Justice et Affaires intérieures
Réunion du Conseil

Après la convocation par la Présidence luxembourgeoise d’un Conseil JAI extraordinaire pour discuter de la réponse européenne face aux pressions migratoires, Jean Asselborn s’explique devant la presse

cp-asselbornLa Présidence luxembourgeoise a convoqué un Conseil extraordinaire "Justice et Affaires intérieures" (JAI) le 14 septembre 2015 pour discuter du renforcement de la réponse européenne face aux pressions migratoires qui se sont accrues ces dernières semaines. Le 31 août 2015, le ministre de l’Immigration et de l’Asile Jean Asselborn a expliqué lors d’une conférence de presse à Luxembourg les raisons qui ont poussé la Présidence à organiser ce Conseil extraordinaire.

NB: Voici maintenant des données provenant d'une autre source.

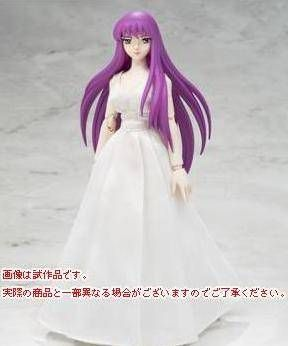 Saint Seiya Myth Cloth - Athena Saori Kido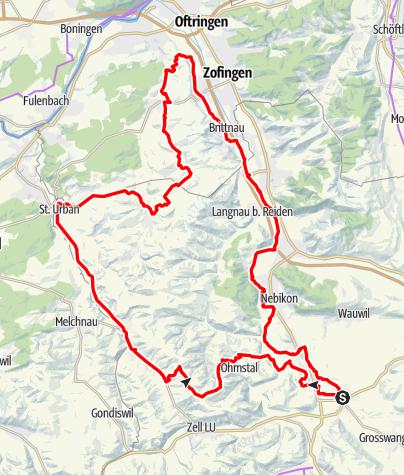 Karte / Ettiswil - Fischbach -St. Urban - Pfaffnau - Brittnau (Rundtour)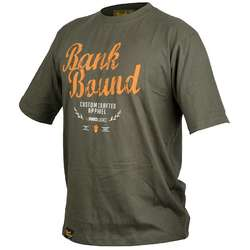 PROLOGIC TRICOU BANK BOUND RETRO MAR.XL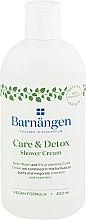Düfte, Parfümerie und Kosmetik Pflegendes und entgiftendes Duschgel für gestresste und müde Haut - Barnangen Care & Detox Shower Cream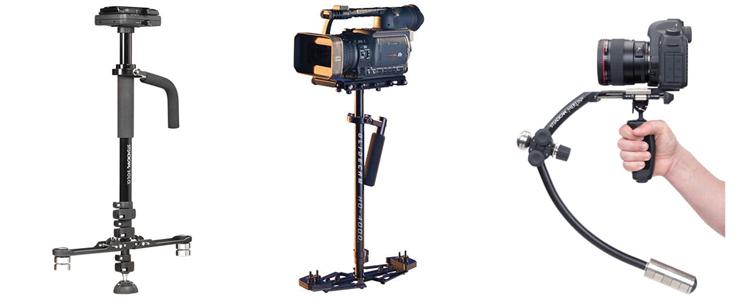 Shooting Wedding Videos: Handheld Stabilizer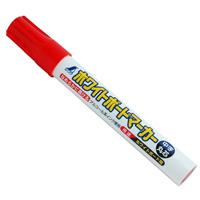 ホワイトボードマーカー 赤 中字 丸芯 78504 ホワイトボード 測量 測量用品 シンワ測定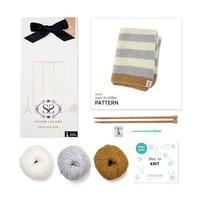 Stitch & Story Sleepy Baby Blanket Knitting Set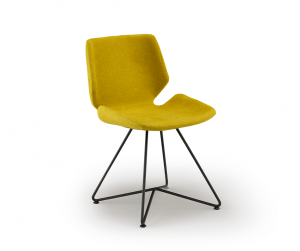 Meg-X Chair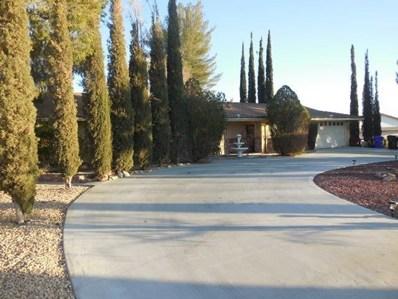 15785 Mandan Road, Apple Valley, CA 92307 - MLS#: 493777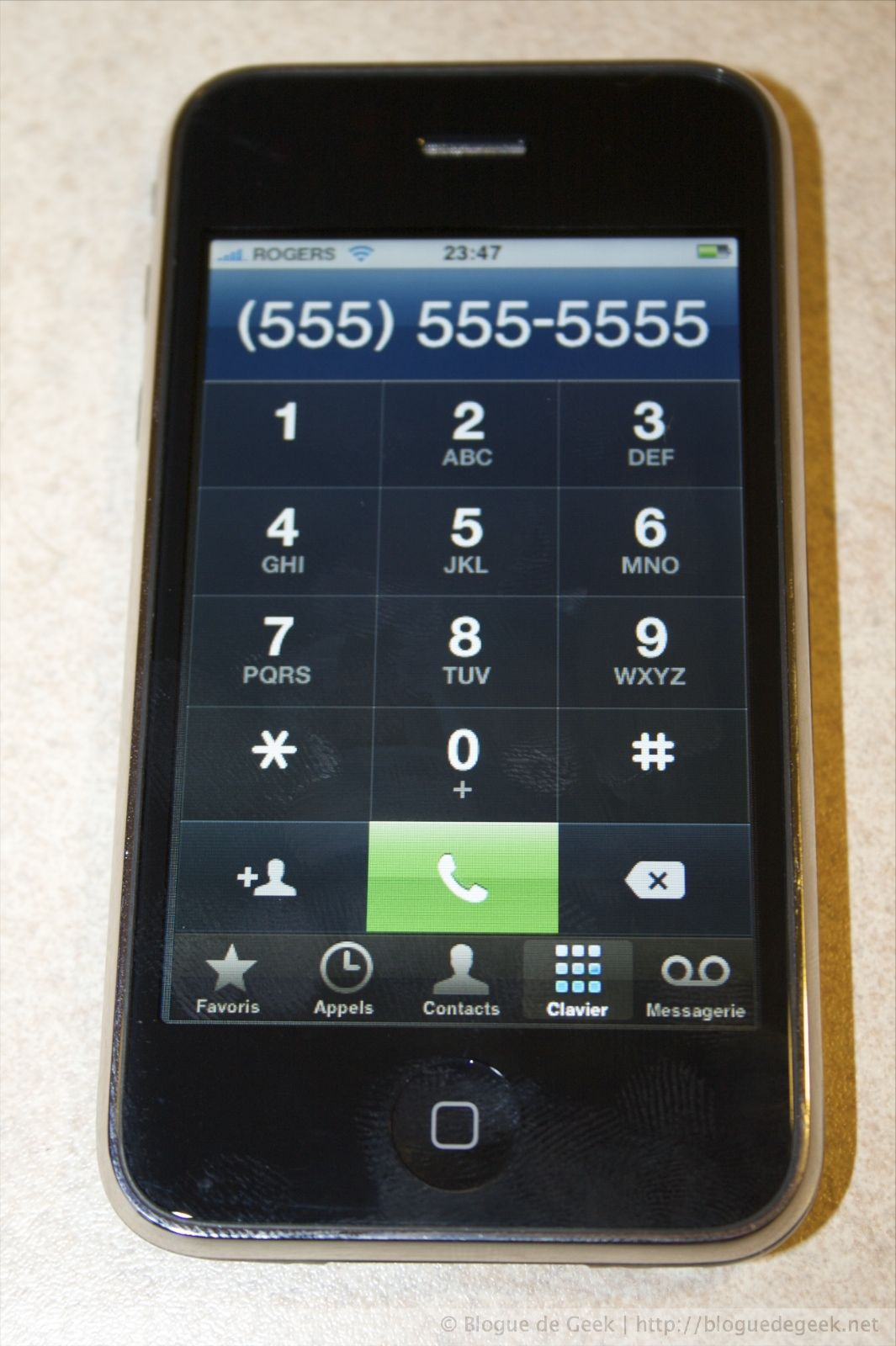 img 263212 - iPhone 3G avec Rogers au Canada [Évaluation]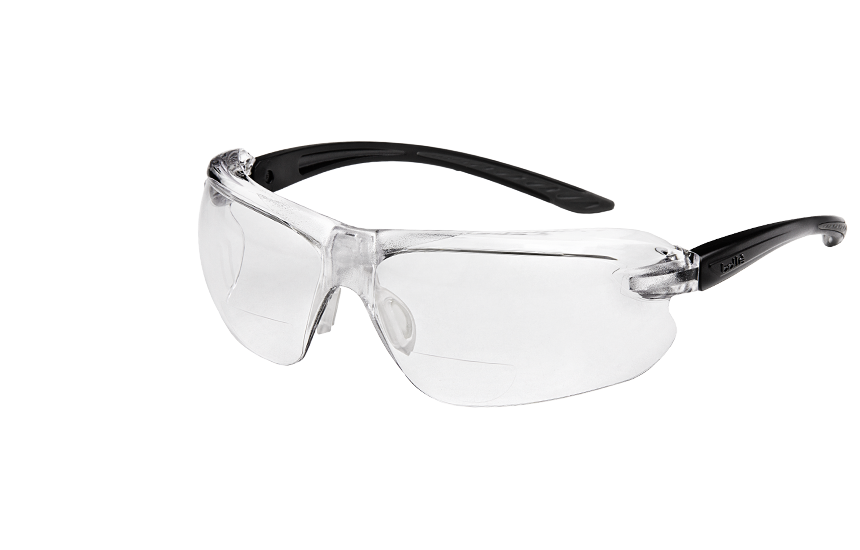Bolle - IRI-s Diopter Safety Glasses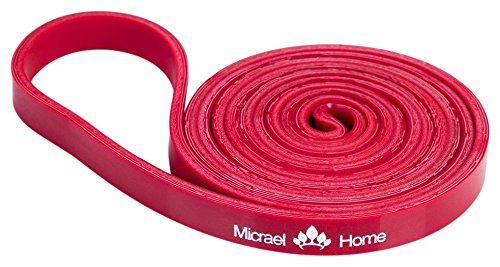 Micrael Home Heavy – Exercise Bands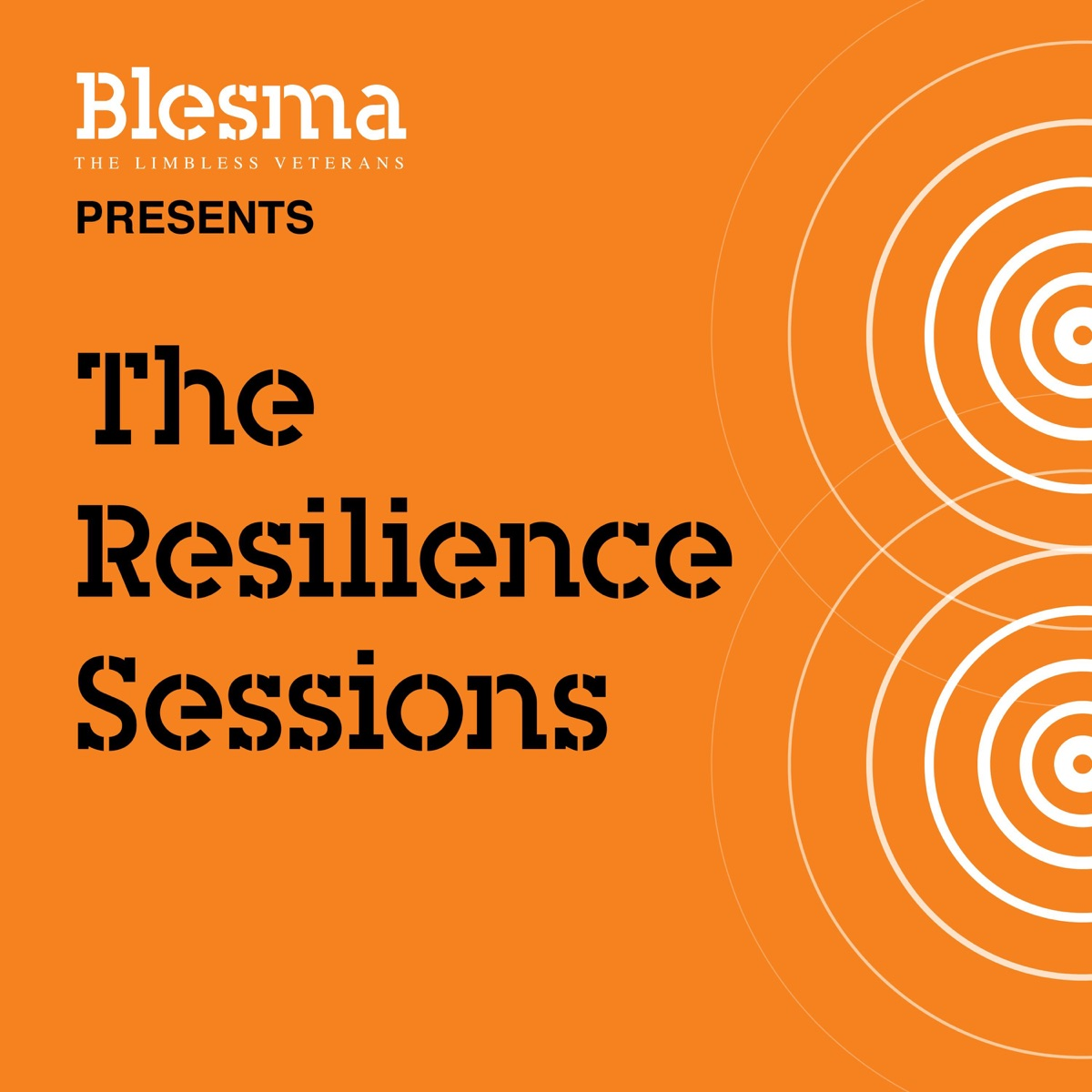 The Resilience Sessions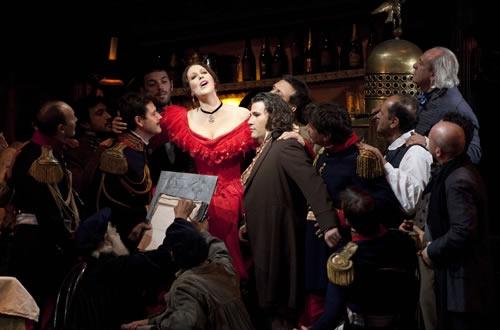 Musetta - Teatro Alla Scala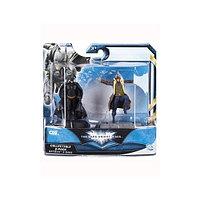 CDI Batman & Bane 5 см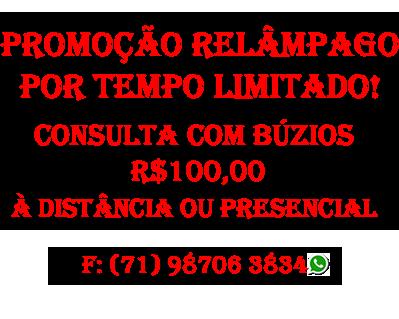 Promocao Consulta.fw.png
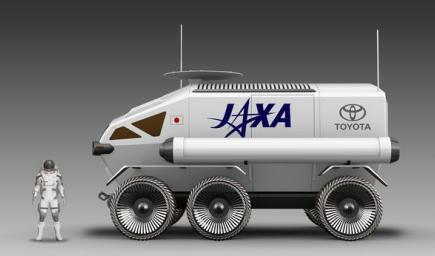 الإنتهاء من تصنيع أول عربة تسير على سطح القمر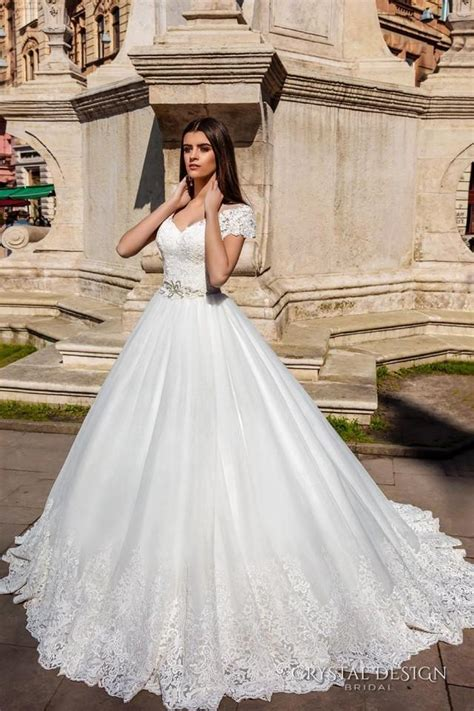 Dress Three Dress Angka 3 Dress 2 Warna new arrival illusion lace cap sleeve design 2016 v neck wedding dresses tulle applique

"L’Europe est actuellement exposée à une pression migratoire sans précédent", a déclaré le ministre. Au seul mois de juillet, 31 591 Syriens ont demandé la protection internationale, a-t-il insisté, en se basant sur l’agence EASO. Il a ajouté que depuis le début de l’année jusqu’au 14 août, 264 500 personnes ont traversé la Méditerranée, en s’appuyant sur des chiffres de l’agence européenne Frontex, dont la grande majorité est arrivée en Grèce (158 456) ainsi qu’en Italie (104 000). Jean Asselborn a encore insisté sur le fait que la Turquie accueille à elle seule 4 millions de réfugiés et qu’il s’agit d’aider ce pays.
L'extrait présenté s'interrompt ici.